Task brief
Copy out only the span from the line with "Given the picture, is" to the end of the data, both ends kept, word for word.
::: Data entries
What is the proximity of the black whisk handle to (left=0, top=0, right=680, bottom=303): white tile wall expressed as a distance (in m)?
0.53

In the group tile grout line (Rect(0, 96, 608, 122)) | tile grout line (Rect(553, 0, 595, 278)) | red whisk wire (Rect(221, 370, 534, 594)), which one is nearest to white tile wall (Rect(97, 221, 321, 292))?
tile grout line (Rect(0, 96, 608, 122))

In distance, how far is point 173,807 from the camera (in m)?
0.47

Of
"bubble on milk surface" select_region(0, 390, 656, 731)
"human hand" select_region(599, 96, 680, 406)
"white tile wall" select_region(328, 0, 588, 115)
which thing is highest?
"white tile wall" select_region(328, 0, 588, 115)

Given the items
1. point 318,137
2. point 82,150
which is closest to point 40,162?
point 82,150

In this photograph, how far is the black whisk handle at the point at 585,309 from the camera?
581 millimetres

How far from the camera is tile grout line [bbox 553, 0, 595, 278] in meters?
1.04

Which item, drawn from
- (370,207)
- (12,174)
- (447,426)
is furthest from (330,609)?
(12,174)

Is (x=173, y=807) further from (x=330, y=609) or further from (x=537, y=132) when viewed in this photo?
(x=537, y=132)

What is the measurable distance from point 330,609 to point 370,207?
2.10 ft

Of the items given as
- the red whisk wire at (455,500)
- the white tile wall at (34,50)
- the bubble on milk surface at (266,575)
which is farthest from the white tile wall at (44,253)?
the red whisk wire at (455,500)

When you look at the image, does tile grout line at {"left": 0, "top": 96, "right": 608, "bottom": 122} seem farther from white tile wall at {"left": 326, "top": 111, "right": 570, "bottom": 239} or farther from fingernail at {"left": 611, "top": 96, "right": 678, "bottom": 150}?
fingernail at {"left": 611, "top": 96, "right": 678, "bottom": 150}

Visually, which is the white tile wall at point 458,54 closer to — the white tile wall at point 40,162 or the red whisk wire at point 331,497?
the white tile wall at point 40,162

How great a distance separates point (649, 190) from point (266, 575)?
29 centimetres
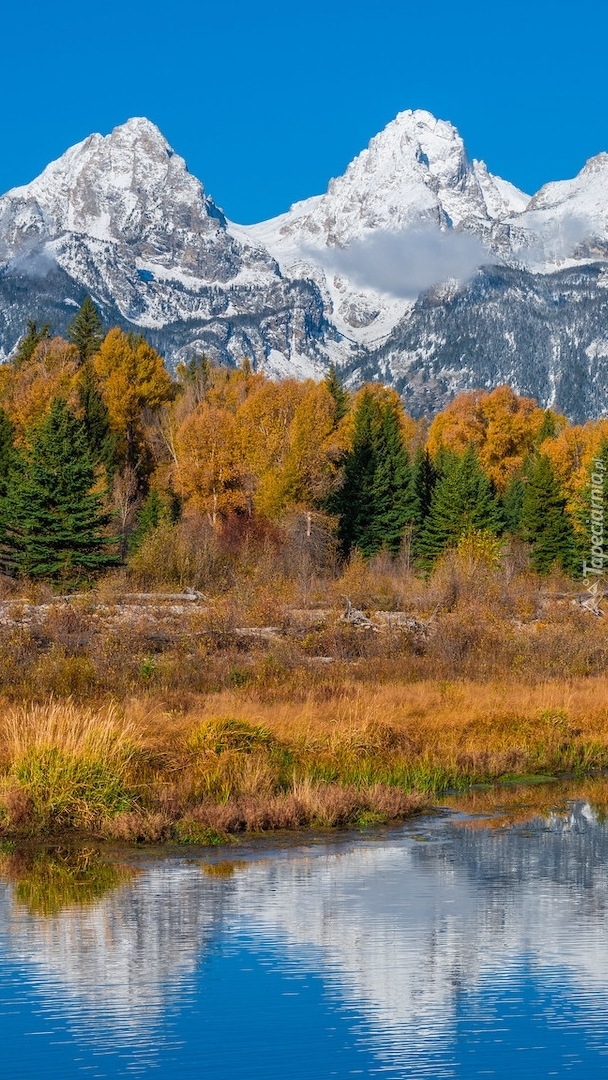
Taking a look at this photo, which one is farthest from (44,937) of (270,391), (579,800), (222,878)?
(270,391)

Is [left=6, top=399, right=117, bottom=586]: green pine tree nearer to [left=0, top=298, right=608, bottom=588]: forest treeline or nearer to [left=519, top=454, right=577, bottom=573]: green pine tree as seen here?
[left=0, top=298, right=608, bottom=588]: forest treeline

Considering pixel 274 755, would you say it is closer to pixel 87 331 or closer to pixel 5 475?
pixel 5 475

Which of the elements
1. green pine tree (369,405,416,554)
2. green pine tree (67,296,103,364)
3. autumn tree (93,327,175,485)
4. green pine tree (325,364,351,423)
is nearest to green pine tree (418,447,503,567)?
green pine tree (369,405,416,554)

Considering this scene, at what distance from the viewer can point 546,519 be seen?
74000 millimetres

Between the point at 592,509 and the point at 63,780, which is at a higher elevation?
the point at 592,509

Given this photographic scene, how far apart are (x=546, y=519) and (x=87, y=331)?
32.3m

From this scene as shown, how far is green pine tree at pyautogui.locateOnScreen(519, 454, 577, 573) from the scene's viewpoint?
242ft

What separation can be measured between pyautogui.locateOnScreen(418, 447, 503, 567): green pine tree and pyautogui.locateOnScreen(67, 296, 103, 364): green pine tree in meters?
25.1

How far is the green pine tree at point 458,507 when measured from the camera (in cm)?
7050

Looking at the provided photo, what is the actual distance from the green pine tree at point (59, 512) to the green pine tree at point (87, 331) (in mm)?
38265

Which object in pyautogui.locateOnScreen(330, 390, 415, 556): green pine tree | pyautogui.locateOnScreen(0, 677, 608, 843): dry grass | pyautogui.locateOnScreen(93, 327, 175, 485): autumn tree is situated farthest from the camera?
pyautogui.locateOnScreen(93, 327, 175, 485): autumn tree

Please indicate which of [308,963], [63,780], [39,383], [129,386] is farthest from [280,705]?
[129,386]

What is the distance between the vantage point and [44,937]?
11.2m

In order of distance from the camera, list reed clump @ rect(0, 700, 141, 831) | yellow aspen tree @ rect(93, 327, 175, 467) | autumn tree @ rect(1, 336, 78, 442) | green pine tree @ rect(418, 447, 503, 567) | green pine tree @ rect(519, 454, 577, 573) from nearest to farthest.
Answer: reed clump @ rect(0, 700, 141, 831)
autumn tree @ rect(1, 336, 78, 442)
green pine tree @ rect(418, 447, 503, 567)
green pine tree @ rect(519, 454, 577, 573)
yellow aspen tree @ rect(93, 327, 175, 467)
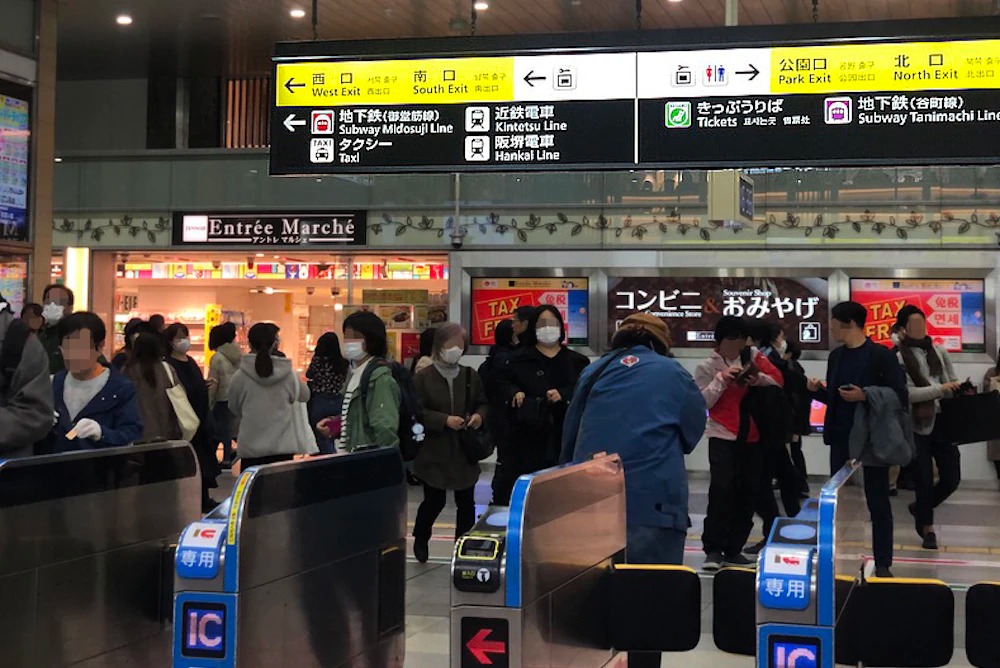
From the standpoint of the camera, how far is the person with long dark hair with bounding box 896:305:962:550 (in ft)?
27.4

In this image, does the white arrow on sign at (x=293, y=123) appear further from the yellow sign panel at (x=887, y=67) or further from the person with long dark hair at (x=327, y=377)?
the yellow sign panel at (x=887, y=67)

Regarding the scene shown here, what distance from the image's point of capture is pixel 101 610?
14.1 feet

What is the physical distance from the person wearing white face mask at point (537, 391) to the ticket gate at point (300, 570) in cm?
226

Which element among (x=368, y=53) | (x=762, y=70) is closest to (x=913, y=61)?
(x=762, y=70)

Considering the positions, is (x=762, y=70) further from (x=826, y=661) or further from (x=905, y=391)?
(x=826, y=661)

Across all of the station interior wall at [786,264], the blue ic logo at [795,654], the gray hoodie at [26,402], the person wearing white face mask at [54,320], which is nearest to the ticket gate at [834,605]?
the blue ic logo at [795,654]

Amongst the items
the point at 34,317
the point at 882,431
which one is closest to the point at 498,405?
the point at 882,431

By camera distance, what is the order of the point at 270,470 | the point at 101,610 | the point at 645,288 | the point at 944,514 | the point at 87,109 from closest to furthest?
the point at 270,470, the point at 101,610, the point at 944,514, the point at 645,288, the point at 87,109

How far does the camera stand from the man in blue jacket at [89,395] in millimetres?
5426

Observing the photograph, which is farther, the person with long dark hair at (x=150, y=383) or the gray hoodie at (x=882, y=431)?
the person with long dark hair at (x=150, y=383)

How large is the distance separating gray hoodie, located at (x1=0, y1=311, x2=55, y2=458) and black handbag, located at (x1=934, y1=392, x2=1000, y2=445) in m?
6.04

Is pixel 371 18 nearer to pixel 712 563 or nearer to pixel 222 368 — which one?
pixel 222 368

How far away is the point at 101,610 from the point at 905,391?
4598 mm

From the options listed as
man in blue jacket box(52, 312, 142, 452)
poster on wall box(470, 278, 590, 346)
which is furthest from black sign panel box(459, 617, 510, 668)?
poster on wall box(470, 278, 590, 346)
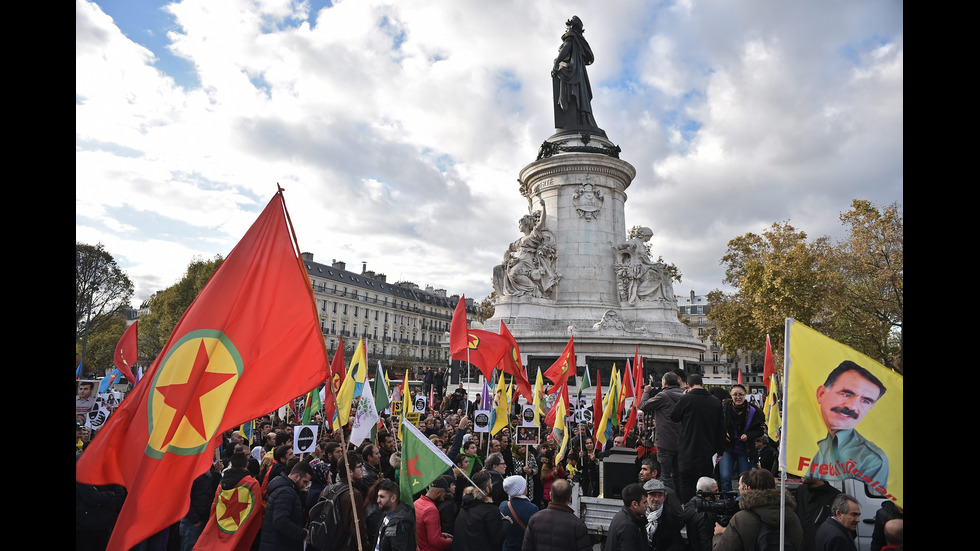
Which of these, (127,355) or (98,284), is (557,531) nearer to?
(127,355)

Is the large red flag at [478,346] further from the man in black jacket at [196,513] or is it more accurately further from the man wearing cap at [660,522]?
the man wearing cap at [660,522]

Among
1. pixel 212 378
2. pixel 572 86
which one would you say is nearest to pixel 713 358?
pixel 572 86

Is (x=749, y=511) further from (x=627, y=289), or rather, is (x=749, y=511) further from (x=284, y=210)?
(x=627, y=289)

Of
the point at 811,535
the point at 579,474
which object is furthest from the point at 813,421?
the point at 579,474

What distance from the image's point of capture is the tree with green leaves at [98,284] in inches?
1678

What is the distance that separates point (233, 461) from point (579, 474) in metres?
5.69

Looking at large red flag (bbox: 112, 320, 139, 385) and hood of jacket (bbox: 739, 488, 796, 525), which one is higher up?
large red flag (bbox: 112, 320, 139, 385)

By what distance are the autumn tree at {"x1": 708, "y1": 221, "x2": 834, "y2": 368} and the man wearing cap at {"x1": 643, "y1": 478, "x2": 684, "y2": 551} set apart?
28.9m

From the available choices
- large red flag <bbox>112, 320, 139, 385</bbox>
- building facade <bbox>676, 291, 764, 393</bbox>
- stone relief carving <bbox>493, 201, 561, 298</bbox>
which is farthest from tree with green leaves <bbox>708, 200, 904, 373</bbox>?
building facade <bbox>676, 291, 764, 393</bbox>

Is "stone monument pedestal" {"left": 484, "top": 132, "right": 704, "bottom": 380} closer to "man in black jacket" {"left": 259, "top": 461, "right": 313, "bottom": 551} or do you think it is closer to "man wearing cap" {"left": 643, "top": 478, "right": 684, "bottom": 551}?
"man wearing cap" {"left": 643, "top": 478, "right": 684, "bottom": 551}

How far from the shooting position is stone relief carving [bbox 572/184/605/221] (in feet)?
81.6

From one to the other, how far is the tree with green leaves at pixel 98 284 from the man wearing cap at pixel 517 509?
44.5m

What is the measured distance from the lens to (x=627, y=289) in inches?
953

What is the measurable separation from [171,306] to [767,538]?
183 feet
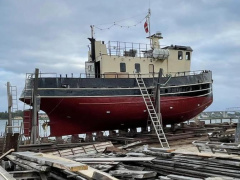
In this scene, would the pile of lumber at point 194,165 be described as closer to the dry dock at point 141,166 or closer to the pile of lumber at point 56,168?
the dry dock at point 141,166

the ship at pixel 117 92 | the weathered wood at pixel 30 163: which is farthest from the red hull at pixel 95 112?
the weathered wood at pixel 30 163

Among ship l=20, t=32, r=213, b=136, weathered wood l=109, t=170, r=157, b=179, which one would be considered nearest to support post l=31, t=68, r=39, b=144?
ship l=20, t=32, r=213, b=136

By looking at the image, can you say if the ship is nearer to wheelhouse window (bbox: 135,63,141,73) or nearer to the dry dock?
wheelhouse window (bbox: 135,63,141,73)

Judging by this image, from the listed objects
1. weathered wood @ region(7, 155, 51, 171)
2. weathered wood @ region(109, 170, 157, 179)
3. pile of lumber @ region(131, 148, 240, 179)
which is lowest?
weathered wood @ region(7, 155, 51, 171)

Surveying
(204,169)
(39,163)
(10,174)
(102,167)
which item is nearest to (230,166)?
(204,169)

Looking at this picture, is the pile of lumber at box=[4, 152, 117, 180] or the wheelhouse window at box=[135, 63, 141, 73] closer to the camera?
the pile of lumber at box=[4, 152, 117, 180]

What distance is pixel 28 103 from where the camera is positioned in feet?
53.7

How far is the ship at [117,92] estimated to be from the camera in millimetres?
16031

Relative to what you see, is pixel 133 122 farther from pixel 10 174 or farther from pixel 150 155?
pixel 10 174

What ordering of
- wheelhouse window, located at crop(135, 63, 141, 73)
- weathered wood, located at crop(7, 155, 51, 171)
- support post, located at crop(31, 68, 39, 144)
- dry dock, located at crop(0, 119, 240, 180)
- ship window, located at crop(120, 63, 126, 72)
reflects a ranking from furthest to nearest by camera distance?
wheelhouse window, located at crop(135, 63, 141, 73) < ship window, located at crop(120, 63, 126, 72) < support post, located at crop(31, 68, 39, 144) < weathered wood, located at crop(7, 155, 51, 171) < dry dock, located at crop(0, 119, 240, 180)

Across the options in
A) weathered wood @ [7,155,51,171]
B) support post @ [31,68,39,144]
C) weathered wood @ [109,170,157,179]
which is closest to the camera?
weathered wood @ [109,170,157,179]

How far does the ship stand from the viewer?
631 inches

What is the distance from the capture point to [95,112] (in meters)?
16.5

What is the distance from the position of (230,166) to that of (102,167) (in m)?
2.92
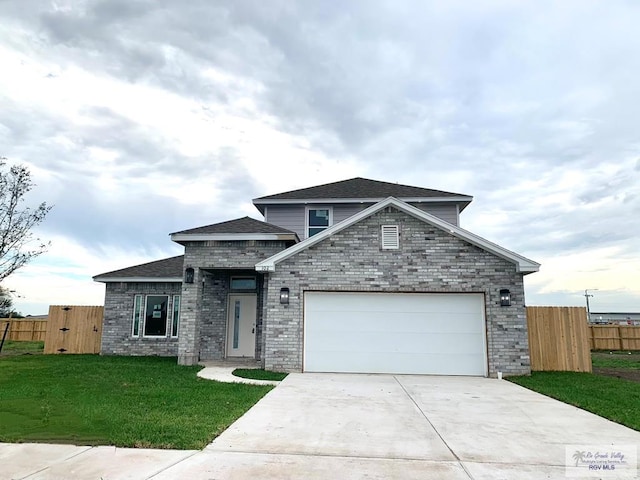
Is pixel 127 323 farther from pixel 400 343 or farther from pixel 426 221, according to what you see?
pixel 426 221

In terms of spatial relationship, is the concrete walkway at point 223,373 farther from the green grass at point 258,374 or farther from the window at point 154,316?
the window at point 154,316

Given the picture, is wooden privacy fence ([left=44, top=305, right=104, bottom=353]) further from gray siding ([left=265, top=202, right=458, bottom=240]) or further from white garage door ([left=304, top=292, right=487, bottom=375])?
white garage door ([left=304, top=292, right=487, bottom=375])

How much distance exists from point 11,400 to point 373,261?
8.41 metres

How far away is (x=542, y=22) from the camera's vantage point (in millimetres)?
10664

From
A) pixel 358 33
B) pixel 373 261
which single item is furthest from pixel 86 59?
pixel 373 261

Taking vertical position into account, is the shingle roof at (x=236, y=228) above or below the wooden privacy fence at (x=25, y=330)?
above

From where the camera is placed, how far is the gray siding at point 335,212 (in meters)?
16.3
::::::
Task output
Given the picture, is wooden privacy fence ([left=44, top=305, right=104, bottom=353]) further from gray siding ([left=265, top=202, right=458, bottom=240]) or further from white garage door ([left=304, top=292, right=487, bottom=375])?
white garage door ([left=304, top=292, right=487, bottom=375])

How much distance exists from point 11,400 to point 373,261?
8.41 metres

How far away is (x=542, y=22) from the camera's vantage point (in millimetres)?
10664

From
A) pixel 358 33
B) pixel 373 261
which single item is furthest from pixel 86 59?
pixel 373 261

Taking vertical position into account, is the shingle roof at (x=236, y=228) above or below the wooden privacy fence at (x=25, y=330)?
above

From where the camera is placed, how far is the gray siding at point 335,212 (in meters)?
16.3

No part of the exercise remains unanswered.